The Trusted Enterprise AI Harness
This was announced just before Dreamforce, and it really does paint a clearer picture of the direction where Salesforce is headed. “AI harness” is actually a generic term, just like “headless”. Salesforce’s Trusted Enterprise AI Harness, though, is described as bundling six “trusted capabilities” (Context, Agency, Action, Governance, Security, and Models) alongside a new AI Control Plane for discovering, registering, and monitoring agents across the enterprise (including third-party ones).

It’s not exactly a shiny new feature or something to enable, but more of Salesforce giving a name to the architecture it’s already been building toward. Admins should treat this as the new mental model for processing everything else to be announced moving forward.
Your Friendly Neighborhood Agents
Remember when every Agentforce demo felt like it was describing a hypothetical? Your support agent was simply a help agent, or your sales assistant was simply a sales agent. This year, Salesforce gave its job-ready agents actual names and job titles:
- Casey – customer service (formerly just “Help Agent”).
- Paige – IT and HR service.
- Carter – shopper agent for commerce and checkout.
- Marshall – supply chain and back-office orchestration agent.
- Piper – inbound pipeline and lead qualification.
- Fin – customer agent, folding in the Fin platform Salesforce finished acquiring on September 10.
- Hunter – outbound sales, currently in pilot with GA planned for November.
I talked a little bit about Casey here, but Hunter is another interesting one technically. It’s the first agent built on a new long-horizon runtime, meaning it can hold a goal across days or weeks instead of resetting after every interaction. It can use memory and has the ability to course-correct as circumstances change!

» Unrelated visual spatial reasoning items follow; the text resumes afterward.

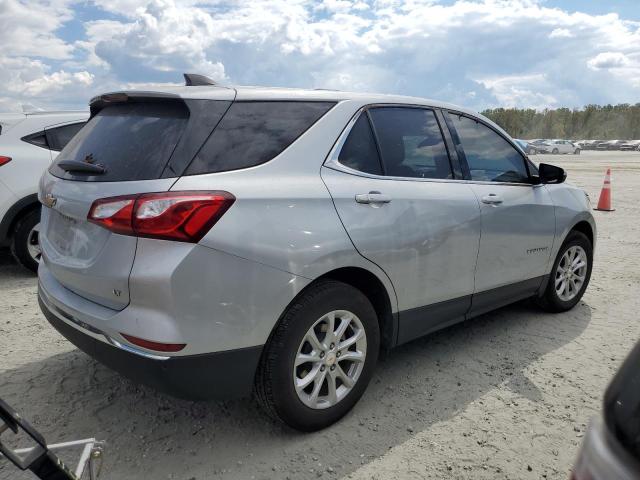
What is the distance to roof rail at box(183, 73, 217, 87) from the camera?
2.90 m

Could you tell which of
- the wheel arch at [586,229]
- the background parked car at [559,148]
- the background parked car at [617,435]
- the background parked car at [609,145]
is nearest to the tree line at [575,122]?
the background parked car at [609,145]

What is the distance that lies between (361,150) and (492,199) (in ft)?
3.93

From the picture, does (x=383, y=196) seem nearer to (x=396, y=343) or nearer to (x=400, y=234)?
(x=400, y=234)

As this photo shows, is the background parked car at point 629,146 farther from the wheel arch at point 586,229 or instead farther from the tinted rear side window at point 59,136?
the tinted rear side window at point 59,136

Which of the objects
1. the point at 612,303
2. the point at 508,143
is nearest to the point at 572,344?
the point at 612,303

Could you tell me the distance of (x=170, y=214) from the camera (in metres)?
2.19

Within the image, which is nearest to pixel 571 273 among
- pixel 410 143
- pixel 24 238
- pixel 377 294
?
pixel 410 143

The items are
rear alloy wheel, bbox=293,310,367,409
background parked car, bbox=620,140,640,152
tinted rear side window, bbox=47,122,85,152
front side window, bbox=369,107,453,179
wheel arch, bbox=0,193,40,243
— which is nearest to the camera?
rear alloy wheel, bbox=293,310,367,409

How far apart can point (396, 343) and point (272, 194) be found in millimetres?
1278

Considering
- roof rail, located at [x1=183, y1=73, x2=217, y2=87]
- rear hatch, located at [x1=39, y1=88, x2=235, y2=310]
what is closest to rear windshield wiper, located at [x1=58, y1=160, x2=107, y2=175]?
rear hatch, located at [x1=39, y1=88, x2=235, y2=310]

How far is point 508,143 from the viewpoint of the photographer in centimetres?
408

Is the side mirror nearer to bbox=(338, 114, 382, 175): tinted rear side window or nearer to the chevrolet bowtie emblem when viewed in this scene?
bbox=(338, 114, 382, 175): tinted rear side window

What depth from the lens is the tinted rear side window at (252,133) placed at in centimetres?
236

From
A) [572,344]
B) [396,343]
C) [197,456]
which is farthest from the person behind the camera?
[572,344]
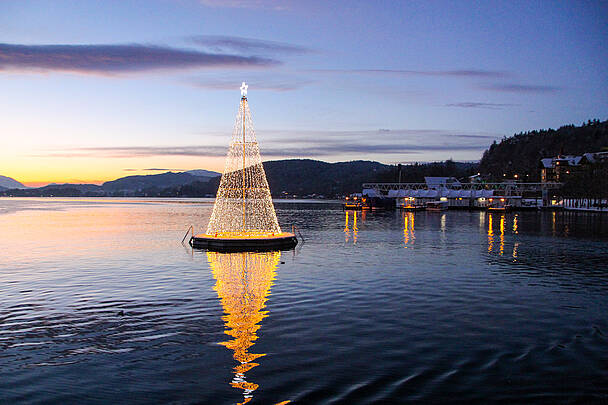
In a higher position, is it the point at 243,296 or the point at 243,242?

New (AI) Friends in the Ecosystem
Salesforce spent a good chunk of stage time on partnerships this year: an expanded Google Cloud deal (Hyperforce running on Google infrastructure, plus Gemini Enterprise now GA inside the Reasoning Engine), AWS (Amazon Quick and Bedrock access), NVIDIA (as mentioned above via Koa), and a new Siemens partnership.

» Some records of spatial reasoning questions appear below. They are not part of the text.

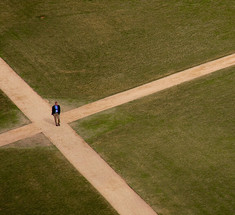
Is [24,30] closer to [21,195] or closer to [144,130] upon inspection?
[144,130]

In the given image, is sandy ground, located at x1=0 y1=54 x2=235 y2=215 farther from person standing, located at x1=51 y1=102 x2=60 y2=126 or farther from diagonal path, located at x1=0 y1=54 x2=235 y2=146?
person standing, located at x1=51 y1=102 x2=60 y2=126

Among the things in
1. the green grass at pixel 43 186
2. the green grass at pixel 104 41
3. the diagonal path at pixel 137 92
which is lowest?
the green grass at pixel 43 186

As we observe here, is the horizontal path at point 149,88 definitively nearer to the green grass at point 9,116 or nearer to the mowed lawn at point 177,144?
the mowed lawn at point 177,144

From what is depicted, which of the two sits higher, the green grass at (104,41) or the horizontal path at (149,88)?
the green grass at (104,41)

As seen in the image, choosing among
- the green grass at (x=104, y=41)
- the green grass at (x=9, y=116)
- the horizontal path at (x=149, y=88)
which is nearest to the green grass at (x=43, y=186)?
the green grass at (x=9, y=116)

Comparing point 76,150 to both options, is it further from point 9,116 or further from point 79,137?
point 9,116

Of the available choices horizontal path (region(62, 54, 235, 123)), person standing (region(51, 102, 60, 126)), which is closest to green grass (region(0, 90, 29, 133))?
person standing (region(51, 102, 60, 126))

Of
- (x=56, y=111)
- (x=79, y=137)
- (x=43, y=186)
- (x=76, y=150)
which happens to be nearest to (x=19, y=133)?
(x=56, y=111)
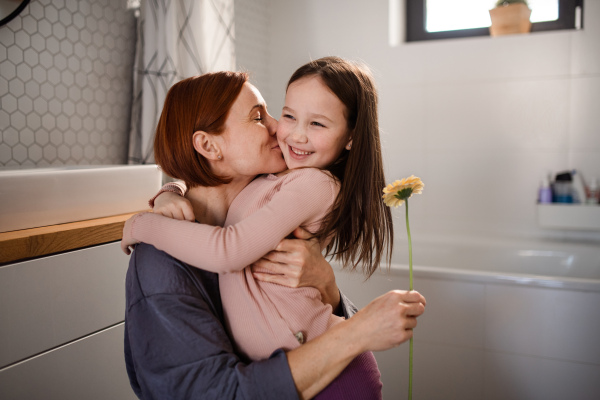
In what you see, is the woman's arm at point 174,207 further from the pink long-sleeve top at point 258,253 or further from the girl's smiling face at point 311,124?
the girl's smiling face at point 311,124

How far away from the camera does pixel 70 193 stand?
1350 mm

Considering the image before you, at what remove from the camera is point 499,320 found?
81.5 inches

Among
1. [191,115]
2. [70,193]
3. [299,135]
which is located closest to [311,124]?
[299,135]

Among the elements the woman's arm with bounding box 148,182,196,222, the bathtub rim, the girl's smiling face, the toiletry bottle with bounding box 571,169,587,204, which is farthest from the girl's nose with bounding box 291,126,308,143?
the toiletry bottle with bounding box 571,169,587,204

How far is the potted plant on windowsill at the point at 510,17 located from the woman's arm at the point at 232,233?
2.36 metres

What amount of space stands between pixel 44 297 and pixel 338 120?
2.66 feet

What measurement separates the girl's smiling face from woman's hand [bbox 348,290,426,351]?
40 cm

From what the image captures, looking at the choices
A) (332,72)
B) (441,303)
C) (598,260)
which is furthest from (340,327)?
(598,260)

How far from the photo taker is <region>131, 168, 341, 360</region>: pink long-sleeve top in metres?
0.96

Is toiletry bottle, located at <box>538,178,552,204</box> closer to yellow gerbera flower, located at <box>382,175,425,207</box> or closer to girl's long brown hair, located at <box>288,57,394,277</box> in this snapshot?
girl's long brown hair, located at <box>288,57,394,277</box>

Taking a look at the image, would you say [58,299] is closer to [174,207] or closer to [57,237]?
[57,237]

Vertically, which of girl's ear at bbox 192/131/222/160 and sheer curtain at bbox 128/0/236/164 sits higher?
sheer curtain at bbox 128/0/236/164

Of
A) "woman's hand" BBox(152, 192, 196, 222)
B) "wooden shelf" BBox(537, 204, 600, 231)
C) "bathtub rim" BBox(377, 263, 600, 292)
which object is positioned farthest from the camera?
"wooden shelf" BBox(537, 204, 600, 231)

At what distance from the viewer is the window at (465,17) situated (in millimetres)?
2951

Siemens’ own team described the appeal as “probabilistic AI meeting a deterministic industrial world”, where, as they put it, hallucination simply doesn’t work on the shop floor. They’re running a family of Agentforce agents together across the business, tied back to Salesforce as the backbone for product and service data. Salesforce also committed $27 million toward AI education. Seems like Benioff’s all-in on this AI transformation.

Final Thoughts
Salesforce has spent most of 2026 fending off “SaaSpocalypse” headlines predicting AI would gut the traditional software business, so it was no surprise Benioff addressed it head-on in his opening remarks. He specifically said: “This isn’t the end of software, it’s the end of software that makes humans do all the work.”
And I do agree. The traditional definition of Salesforce as we know it is changing at a rapid pace.

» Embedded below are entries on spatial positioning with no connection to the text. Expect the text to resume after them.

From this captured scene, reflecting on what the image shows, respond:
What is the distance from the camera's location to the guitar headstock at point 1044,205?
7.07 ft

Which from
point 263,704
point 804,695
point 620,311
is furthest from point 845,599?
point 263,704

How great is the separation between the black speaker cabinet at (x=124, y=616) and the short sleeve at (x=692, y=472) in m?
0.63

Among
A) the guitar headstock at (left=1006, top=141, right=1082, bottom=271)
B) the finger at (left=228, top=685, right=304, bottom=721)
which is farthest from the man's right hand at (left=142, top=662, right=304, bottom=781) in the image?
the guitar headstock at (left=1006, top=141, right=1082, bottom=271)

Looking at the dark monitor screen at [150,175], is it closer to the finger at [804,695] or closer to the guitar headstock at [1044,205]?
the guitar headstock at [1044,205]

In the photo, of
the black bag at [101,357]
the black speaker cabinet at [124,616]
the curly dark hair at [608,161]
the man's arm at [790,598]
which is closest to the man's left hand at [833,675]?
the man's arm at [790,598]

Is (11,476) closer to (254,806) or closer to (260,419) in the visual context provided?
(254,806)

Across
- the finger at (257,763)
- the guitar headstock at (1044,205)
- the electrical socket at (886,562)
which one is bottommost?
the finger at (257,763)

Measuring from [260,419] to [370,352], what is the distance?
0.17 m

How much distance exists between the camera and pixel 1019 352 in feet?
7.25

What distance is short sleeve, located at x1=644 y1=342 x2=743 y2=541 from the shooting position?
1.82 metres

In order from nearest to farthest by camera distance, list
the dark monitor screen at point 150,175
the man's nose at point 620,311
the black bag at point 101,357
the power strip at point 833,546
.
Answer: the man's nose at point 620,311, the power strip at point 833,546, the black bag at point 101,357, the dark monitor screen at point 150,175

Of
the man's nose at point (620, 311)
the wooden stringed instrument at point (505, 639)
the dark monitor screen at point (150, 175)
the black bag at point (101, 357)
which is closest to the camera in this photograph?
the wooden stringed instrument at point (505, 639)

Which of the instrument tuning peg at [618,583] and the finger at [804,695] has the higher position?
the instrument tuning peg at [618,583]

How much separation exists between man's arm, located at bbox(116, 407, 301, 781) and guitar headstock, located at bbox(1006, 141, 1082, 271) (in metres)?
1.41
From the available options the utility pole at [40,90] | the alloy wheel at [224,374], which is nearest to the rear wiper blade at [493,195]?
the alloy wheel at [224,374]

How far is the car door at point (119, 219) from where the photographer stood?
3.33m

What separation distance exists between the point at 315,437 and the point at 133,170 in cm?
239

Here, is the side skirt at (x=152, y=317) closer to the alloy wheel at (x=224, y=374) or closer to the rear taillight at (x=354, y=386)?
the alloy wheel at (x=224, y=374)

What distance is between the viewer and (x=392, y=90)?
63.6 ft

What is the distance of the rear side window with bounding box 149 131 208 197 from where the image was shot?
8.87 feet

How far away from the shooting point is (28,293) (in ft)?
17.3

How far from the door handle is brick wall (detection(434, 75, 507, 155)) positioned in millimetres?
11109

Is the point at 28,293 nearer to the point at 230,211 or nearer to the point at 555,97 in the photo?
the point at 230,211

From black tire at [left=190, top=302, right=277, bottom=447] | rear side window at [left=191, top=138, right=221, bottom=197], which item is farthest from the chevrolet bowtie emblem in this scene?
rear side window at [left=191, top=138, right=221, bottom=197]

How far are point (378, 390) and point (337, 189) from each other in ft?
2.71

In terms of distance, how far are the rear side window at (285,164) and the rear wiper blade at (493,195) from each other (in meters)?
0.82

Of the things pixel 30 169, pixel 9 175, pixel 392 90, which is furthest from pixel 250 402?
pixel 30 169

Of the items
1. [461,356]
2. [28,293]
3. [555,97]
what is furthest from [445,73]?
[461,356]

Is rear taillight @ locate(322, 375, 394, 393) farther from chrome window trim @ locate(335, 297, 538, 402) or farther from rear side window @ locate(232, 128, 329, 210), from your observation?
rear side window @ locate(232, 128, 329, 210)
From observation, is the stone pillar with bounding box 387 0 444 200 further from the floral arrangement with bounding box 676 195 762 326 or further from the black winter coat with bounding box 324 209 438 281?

Everything announced at Dreamforce, from AIforce to Koa to the newly named agents, is really an argument for the reframe that the software isn’t disappearing, but finally doing more of the work itself.
Whether that argument is taken positively by customers who are still asking questions about ROI is a separate conversation, one that’s really just getting started now that Dreamforce is over.